Он влез на крыло и спросил:
— Управлять самолетом учились?
— Нет, конечно, но после войны непременно пойду летчиком в ГВФ. Я ведь до военного училища на первый курс дирижаблестроительного института имени Циолковского поступил. А нас всех в военные училища послали. Чувствовали, что война с вами будет.
Майор замолчал. Я почувствовал, что сказал не то, что надо, и поспешил добавить:
— Прогревать начнем, а?
Мотор фыркнул и загудел.
К крылу подошел Соловьев и махнул майору. Тот сбросил газ, выключил зажигание. Легко спрыгнув на землю, он впервые улыбнулся при виде моих взъерошенных волос и счастливых глаз.
Майор и Соловьев ушли. Я протер потеки масла, закрепил капот, привычным взглядом окинул подкосы, шасси и, распевая: «Там, где пехота не пройдет, где бронепоезд не промчится, угрюмый танк не проползет, там пролетит стальная птица», — направился к избе.
Ели молча, думая каждый о своем. А когда солнце выглянуло из-за горизонта, в избу ввалился огромный автоматчик. Буркнув «Здрасте!», он взял миску, наложил себе каши с мясом, сел в угол, быстро позавтракал и полез на печь.
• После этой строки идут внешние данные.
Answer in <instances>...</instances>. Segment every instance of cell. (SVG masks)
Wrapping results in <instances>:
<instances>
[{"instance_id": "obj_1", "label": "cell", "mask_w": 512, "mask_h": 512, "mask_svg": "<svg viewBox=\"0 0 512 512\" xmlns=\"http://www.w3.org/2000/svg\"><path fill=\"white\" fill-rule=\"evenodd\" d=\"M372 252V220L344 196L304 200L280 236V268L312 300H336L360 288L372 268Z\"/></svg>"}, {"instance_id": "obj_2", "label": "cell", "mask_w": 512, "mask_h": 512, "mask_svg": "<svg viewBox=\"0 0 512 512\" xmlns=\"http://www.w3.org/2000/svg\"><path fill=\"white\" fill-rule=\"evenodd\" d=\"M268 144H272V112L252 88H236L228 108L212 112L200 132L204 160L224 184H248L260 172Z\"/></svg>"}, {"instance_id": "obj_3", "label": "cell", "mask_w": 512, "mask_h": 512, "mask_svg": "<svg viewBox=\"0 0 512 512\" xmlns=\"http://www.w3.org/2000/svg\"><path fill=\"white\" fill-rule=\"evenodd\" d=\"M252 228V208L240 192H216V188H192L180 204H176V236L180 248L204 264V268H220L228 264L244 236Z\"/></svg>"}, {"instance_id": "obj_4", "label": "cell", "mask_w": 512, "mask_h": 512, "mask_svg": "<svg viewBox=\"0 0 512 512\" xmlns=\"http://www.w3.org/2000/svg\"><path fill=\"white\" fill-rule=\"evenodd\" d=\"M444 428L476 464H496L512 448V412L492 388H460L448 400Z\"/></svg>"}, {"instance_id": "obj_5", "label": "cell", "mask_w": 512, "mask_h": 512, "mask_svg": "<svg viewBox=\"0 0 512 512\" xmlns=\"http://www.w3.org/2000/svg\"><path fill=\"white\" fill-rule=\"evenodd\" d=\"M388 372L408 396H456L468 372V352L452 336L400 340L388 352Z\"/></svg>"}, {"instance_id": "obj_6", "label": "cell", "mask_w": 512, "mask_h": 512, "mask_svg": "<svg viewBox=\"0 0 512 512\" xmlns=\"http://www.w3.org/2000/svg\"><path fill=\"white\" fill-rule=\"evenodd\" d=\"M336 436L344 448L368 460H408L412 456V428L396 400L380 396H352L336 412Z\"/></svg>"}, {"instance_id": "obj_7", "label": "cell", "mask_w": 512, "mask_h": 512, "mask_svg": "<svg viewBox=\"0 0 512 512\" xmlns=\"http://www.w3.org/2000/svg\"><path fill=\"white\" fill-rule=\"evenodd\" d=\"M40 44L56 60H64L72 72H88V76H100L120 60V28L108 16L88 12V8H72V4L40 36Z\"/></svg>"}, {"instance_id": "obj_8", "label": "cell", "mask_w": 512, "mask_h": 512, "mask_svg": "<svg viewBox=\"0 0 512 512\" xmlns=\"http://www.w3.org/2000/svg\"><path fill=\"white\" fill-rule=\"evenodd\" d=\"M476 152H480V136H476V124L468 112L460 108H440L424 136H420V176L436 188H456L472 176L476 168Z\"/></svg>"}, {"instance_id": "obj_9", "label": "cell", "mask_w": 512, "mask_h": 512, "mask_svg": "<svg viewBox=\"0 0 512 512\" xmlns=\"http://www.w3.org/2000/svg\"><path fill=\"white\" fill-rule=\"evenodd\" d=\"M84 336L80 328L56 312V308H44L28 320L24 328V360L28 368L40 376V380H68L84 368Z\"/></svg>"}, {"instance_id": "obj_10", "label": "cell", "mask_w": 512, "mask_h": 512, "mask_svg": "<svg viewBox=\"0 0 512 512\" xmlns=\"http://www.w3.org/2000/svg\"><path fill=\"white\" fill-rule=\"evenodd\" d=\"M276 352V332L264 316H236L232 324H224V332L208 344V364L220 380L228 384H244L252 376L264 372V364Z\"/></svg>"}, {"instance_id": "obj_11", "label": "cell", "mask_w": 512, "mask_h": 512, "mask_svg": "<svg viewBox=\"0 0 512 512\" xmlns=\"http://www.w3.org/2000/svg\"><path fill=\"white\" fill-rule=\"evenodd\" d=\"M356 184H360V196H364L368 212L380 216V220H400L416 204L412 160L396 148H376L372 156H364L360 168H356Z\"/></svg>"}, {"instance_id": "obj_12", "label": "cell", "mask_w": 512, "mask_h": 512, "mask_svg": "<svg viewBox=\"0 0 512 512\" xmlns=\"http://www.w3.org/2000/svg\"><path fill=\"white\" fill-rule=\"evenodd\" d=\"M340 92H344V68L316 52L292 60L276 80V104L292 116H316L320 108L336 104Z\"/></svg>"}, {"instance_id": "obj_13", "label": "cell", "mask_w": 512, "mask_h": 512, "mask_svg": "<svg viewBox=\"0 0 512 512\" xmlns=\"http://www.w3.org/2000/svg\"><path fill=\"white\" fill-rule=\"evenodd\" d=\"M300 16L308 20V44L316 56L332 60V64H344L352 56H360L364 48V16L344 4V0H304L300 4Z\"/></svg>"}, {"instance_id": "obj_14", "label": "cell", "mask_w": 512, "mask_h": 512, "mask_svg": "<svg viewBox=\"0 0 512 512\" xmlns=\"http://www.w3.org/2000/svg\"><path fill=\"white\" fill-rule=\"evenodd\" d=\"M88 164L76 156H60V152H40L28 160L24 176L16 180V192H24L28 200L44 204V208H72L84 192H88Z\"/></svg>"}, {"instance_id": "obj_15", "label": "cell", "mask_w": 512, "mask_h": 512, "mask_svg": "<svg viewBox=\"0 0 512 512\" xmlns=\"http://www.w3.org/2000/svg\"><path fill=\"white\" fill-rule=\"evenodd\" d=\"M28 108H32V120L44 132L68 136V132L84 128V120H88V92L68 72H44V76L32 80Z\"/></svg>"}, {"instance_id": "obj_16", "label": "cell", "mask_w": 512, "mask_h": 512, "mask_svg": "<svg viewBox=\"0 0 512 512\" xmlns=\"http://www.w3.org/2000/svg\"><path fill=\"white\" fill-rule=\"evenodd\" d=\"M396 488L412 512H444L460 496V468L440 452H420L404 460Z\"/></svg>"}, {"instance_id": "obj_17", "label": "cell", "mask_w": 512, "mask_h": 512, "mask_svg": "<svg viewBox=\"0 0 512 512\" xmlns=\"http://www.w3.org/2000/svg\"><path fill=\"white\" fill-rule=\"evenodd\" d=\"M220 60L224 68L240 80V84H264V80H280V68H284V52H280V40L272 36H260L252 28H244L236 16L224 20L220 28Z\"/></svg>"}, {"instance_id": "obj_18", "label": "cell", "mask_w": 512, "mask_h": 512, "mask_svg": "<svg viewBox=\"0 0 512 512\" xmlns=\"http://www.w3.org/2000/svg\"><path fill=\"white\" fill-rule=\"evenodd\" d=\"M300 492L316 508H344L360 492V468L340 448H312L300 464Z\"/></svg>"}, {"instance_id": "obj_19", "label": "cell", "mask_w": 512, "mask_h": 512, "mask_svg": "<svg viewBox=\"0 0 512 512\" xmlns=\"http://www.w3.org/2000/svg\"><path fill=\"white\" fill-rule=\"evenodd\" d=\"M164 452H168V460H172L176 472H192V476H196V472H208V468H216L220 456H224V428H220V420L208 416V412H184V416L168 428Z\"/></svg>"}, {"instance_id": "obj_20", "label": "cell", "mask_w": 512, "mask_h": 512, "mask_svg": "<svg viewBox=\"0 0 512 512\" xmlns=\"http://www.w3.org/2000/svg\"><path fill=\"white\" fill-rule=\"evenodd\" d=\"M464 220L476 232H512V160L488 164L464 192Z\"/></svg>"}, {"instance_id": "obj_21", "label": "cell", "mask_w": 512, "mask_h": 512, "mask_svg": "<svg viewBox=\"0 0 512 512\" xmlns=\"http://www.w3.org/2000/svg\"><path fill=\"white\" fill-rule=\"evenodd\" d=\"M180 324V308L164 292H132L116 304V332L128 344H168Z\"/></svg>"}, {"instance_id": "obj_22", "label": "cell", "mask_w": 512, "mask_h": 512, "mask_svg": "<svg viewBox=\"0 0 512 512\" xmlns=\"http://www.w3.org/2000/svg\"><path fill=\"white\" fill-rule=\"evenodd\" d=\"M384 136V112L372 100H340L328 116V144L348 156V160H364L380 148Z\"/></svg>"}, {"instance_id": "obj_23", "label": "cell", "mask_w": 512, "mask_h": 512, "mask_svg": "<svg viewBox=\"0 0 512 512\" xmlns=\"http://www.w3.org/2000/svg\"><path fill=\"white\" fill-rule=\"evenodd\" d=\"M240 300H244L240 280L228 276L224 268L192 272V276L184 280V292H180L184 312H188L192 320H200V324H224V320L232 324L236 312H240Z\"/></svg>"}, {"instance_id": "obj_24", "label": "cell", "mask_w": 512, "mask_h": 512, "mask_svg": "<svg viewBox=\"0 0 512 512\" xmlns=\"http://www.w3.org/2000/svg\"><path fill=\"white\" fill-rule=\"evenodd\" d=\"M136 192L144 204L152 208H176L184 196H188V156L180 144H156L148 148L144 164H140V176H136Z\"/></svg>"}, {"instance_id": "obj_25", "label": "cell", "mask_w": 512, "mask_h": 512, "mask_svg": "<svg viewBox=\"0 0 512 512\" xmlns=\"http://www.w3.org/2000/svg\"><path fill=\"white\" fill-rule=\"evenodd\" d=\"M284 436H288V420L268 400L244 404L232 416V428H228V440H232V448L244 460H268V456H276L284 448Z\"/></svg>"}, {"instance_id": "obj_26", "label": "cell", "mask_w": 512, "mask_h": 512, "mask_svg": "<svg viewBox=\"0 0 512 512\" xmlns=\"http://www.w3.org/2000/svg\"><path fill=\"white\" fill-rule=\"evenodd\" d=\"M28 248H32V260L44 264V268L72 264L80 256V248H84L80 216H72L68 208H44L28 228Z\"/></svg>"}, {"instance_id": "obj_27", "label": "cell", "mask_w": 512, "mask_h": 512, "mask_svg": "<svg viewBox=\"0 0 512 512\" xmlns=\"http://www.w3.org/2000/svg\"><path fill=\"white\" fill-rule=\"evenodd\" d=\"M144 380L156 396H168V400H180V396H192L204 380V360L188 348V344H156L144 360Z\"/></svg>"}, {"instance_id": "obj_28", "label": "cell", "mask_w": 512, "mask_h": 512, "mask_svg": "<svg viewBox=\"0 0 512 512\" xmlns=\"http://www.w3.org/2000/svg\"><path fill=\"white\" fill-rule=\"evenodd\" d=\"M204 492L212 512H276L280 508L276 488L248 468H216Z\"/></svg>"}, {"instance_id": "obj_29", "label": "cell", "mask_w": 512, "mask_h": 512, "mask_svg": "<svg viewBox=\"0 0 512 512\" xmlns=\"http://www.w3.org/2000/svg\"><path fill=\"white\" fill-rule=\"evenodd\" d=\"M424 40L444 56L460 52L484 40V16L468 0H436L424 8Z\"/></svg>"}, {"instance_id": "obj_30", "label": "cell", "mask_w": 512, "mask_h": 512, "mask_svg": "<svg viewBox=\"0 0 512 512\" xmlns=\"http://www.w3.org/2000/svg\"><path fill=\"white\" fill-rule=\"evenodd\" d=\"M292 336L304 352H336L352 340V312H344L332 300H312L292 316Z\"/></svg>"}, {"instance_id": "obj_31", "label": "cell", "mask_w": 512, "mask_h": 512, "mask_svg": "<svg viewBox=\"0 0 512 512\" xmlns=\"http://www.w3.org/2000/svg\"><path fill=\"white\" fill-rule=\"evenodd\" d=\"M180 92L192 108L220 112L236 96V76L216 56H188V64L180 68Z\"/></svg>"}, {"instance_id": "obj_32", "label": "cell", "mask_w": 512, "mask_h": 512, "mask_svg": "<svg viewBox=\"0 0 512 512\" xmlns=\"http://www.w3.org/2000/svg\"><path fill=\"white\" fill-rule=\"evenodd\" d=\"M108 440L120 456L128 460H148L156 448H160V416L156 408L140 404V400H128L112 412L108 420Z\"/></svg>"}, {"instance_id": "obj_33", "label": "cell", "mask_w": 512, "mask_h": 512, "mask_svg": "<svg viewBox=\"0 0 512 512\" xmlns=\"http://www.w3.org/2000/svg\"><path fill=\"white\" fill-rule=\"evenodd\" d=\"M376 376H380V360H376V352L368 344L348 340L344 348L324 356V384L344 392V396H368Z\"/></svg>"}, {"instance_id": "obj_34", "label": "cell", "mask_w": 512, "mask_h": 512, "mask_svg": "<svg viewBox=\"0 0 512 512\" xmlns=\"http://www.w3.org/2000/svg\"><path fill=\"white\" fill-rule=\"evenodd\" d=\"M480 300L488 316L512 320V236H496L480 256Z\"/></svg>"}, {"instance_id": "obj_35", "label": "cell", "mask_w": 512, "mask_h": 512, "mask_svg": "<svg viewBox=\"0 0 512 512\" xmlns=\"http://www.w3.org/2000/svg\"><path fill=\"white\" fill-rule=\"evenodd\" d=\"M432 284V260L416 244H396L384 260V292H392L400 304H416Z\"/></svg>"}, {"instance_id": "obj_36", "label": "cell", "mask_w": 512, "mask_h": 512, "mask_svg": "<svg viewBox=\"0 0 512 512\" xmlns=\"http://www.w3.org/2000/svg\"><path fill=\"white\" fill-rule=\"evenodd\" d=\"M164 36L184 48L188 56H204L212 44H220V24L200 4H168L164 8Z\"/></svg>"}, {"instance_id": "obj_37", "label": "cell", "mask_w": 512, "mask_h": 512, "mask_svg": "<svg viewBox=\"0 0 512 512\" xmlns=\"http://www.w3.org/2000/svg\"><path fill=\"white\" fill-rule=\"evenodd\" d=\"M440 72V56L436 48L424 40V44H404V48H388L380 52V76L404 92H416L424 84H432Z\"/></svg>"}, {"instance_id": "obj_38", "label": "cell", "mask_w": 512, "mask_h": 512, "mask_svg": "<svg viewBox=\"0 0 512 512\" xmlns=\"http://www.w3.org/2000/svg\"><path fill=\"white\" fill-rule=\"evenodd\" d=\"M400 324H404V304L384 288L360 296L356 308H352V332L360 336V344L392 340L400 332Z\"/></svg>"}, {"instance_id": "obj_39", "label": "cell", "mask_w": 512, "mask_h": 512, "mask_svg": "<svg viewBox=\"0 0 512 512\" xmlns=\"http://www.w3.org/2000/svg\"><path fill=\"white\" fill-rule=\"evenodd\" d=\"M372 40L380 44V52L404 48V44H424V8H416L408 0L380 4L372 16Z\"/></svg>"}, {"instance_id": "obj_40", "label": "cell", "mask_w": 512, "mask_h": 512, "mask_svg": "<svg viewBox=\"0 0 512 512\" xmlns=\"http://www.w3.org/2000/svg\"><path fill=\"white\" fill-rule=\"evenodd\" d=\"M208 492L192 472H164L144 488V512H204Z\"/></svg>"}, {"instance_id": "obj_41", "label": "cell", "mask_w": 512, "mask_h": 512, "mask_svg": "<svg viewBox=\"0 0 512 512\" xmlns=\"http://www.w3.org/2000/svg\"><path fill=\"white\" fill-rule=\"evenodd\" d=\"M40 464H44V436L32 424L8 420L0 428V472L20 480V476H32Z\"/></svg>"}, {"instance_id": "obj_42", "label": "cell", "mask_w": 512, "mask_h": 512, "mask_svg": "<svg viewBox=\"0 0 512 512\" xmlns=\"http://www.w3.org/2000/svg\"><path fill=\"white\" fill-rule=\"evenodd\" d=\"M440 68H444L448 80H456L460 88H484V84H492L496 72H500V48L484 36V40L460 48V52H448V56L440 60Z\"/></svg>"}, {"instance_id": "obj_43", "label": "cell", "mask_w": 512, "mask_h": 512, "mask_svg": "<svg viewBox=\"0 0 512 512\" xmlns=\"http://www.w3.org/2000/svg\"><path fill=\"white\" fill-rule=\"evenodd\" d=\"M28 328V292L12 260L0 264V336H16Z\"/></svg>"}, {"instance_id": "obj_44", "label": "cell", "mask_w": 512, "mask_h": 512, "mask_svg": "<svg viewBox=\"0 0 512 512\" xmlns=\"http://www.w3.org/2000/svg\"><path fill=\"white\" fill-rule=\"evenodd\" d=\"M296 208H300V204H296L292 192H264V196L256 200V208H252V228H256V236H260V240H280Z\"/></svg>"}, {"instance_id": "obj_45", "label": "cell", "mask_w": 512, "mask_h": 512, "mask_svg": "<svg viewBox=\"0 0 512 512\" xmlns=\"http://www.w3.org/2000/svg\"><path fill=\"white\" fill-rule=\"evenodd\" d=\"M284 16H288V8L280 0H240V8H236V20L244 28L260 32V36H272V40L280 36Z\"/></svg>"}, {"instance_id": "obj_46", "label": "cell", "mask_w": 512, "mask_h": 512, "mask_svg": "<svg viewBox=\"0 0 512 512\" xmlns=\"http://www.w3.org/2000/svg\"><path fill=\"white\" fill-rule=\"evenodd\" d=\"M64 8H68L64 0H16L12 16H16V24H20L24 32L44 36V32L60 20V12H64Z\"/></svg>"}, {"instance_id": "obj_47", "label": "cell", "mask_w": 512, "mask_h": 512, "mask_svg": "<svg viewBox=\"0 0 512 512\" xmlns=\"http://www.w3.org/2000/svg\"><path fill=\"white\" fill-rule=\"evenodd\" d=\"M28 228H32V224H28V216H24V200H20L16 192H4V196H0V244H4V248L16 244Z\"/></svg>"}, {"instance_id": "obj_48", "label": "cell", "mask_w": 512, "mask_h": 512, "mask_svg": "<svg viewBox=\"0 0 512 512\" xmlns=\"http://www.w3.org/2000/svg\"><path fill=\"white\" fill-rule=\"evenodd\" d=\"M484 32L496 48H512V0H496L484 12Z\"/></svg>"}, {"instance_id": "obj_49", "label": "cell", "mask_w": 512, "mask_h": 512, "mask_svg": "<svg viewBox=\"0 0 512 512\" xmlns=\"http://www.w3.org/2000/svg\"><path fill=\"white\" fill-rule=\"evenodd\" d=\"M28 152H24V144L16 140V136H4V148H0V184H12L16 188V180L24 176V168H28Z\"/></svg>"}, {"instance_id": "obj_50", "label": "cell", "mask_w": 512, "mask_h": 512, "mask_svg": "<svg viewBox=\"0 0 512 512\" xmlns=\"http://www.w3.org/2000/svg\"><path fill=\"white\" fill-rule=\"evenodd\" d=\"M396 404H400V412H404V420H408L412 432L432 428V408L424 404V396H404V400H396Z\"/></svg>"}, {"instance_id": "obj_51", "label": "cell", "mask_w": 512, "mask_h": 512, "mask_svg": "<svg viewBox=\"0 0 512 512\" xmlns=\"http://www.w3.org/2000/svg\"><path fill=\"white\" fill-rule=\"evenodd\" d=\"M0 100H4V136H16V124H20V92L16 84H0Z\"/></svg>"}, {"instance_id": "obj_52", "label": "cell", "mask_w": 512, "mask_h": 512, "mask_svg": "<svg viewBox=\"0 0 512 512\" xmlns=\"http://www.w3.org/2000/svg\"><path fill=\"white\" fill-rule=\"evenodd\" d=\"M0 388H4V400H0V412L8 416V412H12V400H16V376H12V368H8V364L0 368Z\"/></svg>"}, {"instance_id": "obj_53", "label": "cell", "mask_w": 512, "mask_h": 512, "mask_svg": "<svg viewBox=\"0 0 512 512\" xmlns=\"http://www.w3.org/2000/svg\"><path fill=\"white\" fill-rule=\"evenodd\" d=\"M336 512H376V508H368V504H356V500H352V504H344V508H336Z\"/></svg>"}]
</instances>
Буквально через считанные секунды оттуда послышался его громкий, раскатистый храп.
Майор подвинул к себе Стакан с кофе и, посмотрев на меня, сухо сказал:
— Впредь не петь никаких советских песен. — Слова его звучали категорично, как приказ. — Я научу вас нашим. И вообще, поменьше говорите на русском языке.
Первое задание было не таким уж сложным. Надо было просмотреть линию железной дороги и вернуться над степным шляхом домой.
Я разложил карту и стал прокладывать курс, делая необходимые пометки. Настроение было прекрасное. Ко мне подошел майор, взглянул на проложенный курс и, не удостоив меня взглядом, произнес:
— Вот здесь перелетать фронт нельзя. Заметят, что мы рано утром возвращаемся из русского тыла. Невольно у постов наблюдения возникнет вопрос, кто мы. Уверяю вас, через час в центре постов станет ясно, что здесь что-то нечисто, и будет отдан приказ истребителям затребовать у всех самолетов нашего типа пароль «Я свой самолет». Подумайте лучше…
Я виновато моргал глазами, понимая всю несерьезность своего решения.
Конечно, откуда мне было знать, где летать на бреющем, чтобы не получить пулю от своей или вражеской пехоты. Палят ведь сдуру, со страху, да и вообще перепутать не мудрено. Пехота тогда скверно разбиралась в типах самолетов. Так что прокладка курса, поначалу казавшаяся мне плевым делом, несколько раз была подвергнута строжайшей критике. Вероятно, со стороны я выглядел смешно. Комиссар и Соловьев переглядывались, майор высокомерно наблюдал за тем, как я перекладываю курс. В руках у Верочки звонко сломался карандаш. Я вздрогнул. Она, глядя на меня, со вздохом сказала:
— Если на вас нападут советские истребители, не забудьте пароль: «Киржач». Поставьте фиксатор на волну взаимодействия, чтобы быстро переключиться.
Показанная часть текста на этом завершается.